No hay en España magufo de cierta nombradía que no haya pasado, al menos una vez, por el programa de Jiménez. Este sujeto es, junto a los diseñadores de campañas electorales, el mayor ejemplar que se conoce en nuestro país de farsante prístino, esférico, sin mácula, que vive de la credulidad de los demás, de su ignorancia y de esa proclividad que tiene tantísima gente a creer en cuentos y en misterios antes que en realidades.

Stultorum numerus infinitus est, decía el Eclesiastés. El número de los necios es infinito. Ya lo era cuando se escribió el Eclesiastés (hace alrededor de 2.700 años) y está claro que ese número no ha hecho más que crecer, en cantidad y puede que hasta en proporción. No nos gusta lo que vemos ni lo que vivimos, eso está claro, y desde los primeros tiempos históricos el ser humano, para escapar de la realidad, dio en creer en augures, adivinos, astrólogos, magos, brujas y brujillas, cuentos y leyendas que, si uno se fija, nadie sabía en realidad de dónde habían salido, pero que alimentaban la fantasía de la gente.
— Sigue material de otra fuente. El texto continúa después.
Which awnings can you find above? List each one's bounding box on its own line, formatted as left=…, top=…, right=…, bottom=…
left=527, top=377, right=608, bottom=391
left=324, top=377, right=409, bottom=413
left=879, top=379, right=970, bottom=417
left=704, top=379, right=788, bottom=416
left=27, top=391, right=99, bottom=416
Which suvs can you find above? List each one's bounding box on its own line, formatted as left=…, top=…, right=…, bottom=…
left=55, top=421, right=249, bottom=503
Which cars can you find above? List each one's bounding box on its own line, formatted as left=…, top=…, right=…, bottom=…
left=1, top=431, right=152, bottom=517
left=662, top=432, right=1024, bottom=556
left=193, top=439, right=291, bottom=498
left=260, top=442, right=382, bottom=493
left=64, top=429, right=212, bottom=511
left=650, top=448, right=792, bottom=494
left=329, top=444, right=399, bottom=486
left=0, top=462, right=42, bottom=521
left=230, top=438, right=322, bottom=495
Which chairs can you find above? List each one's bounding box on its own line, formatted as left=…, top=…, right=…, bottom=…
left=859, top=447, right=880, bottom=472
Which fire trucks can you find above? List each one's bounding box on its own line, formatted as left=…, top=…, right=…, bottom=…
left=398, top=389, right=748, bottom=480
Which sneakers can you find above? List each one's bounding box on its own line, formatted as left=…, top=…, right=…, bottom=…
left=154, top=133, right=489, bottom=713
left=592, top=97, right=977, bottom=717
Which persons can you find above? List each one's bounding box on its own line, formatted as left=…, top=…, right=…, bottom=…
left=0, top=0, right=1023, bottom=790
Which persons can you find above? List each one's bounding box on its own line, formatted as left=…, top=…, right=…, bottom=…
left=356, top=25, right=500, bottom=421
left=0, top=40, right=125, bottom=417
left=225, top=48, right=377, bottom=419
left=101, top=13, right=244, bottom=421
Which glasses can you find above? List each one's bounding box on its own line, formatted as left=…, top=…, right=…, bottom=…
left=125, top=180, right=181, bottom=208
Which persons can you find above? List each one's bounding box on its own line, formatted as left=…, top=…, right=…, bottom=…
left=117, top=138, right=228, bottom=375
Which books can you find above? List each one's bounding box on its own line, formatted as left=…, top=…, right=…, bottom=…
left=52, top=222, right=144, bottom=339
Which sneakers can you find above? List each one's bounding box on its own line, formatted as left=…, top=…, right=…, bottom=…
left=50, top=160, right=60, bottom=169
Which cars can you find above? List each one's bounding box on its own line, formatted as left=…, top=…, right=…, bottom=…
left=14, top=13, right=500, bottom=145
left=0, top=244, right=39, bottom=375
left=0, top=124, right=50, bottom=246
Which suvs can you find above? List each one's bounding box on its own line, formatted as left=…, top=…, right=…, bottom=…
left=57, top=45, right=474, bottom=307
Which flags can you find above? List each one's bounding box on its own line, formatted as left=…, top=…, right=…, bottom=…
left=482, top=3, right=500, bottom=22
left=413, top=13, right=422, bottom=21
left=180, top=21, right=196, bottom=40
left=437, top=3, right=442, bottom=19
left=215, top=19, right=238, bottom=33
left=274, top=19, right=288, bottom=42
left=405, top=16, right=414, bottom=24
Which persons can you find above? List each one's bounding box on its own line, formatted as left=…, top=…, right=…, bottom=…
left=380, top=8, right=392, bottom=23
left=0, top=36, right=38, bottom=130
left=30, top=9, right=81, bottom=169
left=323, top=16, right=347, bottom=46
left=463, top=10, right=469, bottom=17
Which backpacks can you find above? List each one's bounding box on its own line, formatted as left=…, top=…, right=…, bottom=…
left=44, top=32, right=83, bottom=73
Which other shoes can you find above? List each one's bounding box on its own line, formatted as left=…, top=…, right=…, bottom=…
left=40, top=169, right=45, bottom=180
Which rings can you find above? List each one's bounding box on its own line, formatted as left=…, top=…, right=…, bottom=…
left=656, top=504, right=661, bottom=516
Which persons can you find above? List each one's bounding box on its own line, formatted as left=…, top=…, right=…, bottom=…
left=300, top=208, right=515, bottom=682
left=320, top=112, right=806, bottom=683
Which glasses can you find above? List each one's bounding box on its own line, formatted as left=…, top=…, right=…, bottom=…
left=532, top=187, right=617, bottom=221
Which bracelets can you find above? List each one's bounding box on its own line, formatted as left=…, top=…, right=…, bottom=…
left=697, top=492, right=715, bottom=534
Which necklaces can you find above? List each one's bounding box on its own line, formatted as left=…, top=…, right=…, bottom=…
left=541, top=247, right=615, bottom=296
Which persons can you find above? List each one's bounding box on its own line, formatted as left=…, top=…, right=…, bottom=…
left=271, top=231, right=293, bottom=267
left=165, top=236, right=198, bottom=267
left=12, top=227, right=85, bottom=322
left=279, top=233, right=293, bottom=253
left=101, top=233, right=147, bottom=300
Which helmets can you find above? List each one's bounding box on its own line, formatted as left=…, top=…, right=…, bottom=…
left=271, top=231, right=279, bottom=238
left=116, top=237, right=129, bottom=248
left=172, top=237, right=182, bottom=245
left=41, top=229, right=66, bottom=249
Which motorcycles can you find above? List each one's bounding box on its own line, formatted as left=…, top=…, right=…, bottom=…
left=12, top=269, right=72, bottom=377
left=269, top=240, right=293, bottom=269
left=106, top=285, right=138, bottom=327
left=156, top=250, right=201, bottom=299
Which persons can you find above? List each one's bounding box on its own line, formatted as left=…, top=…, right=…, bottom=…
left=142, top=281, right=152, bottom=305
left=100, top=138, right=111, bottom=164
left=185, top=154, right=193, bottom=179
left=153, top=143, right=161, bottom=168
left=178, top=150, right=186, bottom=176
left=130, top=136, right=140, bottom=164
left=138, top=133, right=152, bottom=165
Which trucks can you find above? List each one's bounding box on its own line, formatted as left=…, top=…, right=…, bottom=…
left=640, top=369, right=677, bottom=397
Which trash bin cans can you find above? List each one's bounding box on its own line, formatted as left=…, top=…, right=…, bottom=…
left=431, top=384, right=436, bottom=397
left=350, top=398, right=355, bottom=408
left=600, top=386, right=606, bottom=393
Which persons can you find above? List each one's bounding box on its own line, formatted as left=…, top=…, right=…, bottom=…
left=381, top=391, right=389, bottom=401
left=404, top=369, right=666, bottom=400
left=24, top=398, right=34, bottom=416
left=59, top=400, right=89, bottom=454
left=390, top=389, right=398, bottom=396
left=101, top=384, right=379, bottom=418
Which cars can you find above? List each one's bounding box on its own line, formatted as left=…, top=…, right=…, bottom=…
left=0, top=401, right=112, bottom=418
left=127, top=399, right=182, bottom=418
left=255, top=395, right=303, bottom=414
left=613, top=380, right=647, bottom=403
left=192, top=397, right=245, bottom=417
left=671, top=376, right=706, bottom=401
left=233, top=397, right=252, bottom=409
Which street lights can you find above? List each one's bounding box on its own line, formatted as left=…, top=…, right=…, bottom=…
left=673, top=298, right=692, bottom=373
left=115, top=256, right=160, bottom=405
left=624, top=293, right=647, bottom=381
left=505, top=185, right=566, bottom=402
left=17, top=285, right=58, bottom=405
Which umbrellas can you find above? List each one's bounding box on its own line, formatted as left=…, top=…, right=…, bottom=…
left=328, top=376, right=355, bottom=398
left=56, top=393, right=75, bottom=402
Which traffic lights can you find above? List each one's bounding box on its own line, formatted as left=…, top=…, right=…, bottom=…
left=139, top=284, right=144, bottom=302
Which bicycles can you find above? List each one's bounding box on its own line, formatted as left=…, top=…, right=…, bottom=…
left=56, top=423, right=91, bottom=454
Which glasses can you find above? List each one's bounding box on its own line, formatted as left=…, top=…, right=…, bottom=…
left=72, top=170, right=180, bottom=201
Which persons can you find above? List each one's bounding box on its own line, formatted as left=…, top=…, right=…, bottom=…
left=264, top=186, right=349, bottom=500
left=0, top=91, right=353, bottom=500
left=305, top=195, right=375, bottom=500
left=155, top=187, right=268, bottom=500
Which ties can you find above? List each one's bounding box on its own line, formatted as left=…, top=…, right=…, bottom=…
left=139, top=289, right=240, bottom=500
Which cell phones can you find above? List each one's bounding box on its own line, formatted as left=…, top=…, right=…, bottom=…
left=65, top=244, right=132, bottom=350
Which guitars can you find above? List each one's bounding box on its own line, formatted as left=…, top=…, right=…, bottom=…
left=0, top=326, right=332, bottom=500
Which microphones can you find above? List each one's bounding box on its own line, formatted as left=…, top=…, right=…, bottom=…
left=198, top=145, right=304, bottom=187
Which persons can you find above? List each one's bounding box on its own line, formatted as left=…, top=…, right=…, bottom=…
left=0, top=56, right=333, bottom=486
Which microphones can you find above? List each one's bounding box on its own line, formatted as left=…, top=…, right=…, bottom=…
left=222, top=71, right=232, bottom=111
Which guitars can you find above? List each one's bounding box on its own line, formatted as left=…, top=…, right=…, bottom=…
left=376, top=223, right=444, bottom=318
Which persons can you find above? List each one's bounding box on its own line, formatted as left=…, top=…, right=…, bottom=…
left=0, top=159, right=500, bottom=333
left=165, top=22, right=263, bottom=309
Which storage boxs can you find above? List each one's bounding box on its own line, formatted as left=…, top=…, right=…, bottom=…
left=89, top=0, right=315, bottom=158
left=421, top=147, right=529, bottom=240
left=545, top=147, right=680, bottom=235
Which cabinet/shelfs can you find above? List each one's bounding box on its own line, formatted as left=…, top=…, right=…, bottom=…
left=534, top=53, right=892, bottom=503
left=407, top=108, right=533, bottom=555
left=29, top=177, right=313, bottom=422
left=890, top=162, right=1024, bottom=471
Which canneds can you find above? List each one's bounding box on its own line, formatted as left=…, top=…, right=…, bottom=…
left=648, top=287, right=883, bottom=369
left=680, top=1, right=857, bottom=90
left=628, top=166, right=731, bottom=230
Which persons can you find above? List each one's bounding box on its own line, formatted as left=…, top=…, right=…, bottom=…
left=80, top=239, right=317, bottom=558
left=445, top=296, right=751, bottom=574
Sigue siendo así. Y sigue siendo (Jiménez es prueba evidente) un magnífico negocio. Jiménez no es el primero ni será el último.

Pero empeñarse en dar la murga con los “chemtrails”, cuando hasta su propio público tiene claro ya que eso era y fue siempre una monserga; dar una y otra vez la matraca con eso, cuando él sabe perfectamente que es una filfa, un engaño, una patraña inventada para bobos; y hacerlo, encima, encocorado y reivindicativo, en nombre de la libertad de expresión y del derecho a conocer “todas las opiniones”, y llamando “serviles” a quienes señalan con el dedo su mentira, es de una desvergüenza inaudita. Eso, exactamente eso es lo que hace un farsante.

Es nauseabundo alimentar la desconfianza de los ciudadanos en la llamada “verdad oficial”, que suele ser la de la ciencia, y venderles las chinchorrerías que inventan los magufos

El dinero es importante, no cabe duda, pero no es lo más importante. Es indecente mentir por dinero. Es asqueroso estimular la credulidad, la ignorancia, el fanatismo de la gente, por dinero. Es nauseabundo alimentar la desconfianza de los ciudadanos en la llamada “verdad oficial”, que suele ser la de la ciencia, y venderles las chinchorrerías que inventan los magufos, sea sobre los “chemtrails” de las narices, las ¡peligrosísimas! vacunas, los ovnis, las pirámides de la Antártida y lo que a cualquier ocioso se le ocurra. Equiparar la investigación científica con las incontables chorradas que se saca de la manga la inagotable alucinación humana es tomar a la gente por idiota. Pero convertir eso en un medio de vida, en un espléndido medio de vida, como hace este Jiménez, es ser lo que he dicho antes: un farsante.

Si es para desacreditarle a usted y a su espléndido negocio, señor engañabobos, me apunto voluntario ahora mismo al club de los “sirvientes” y/o “serviles”. No lo he hecho antes porque no suelo ver sus programas. Me suben el ácido úrico. Pero esta vez caí, bien es cierto que de chiripa, y me quedé de piedra con su cara dura.

Aunque no sé de qué me extraño. Este jueves, comprobé que tres de las cinco grandes cadenas de televisión generalistas, de alcance nacional, ¡incluida la pública!, tenían conexión en directo con la presentación del libro de Ana Obregón, el que dice que comenzó su difunto hijo y ha terminado ella. Ana Obregón, de antiguo conocida como Antoñita la Fantástica, de la que ya no es fácil saber si es madre, abuela, las dos cosas a la vez, virgo potens, consolatrix afflictorum o refugium peccatorum, pero no cabe ninguna duda de que es una insuperable mercader de sí misma y de cuantos le rodean: en estos pocos meses de culebrón maternofilial le ha sacado a la estrambótica historia de la niña más dinero del que yo habré ganado en toda mi vida.

A veces pienso que tenía razón Shakespeare cuando decía que lloramos al nacer porque venimos a este inmenso escenario de dementes. En fin.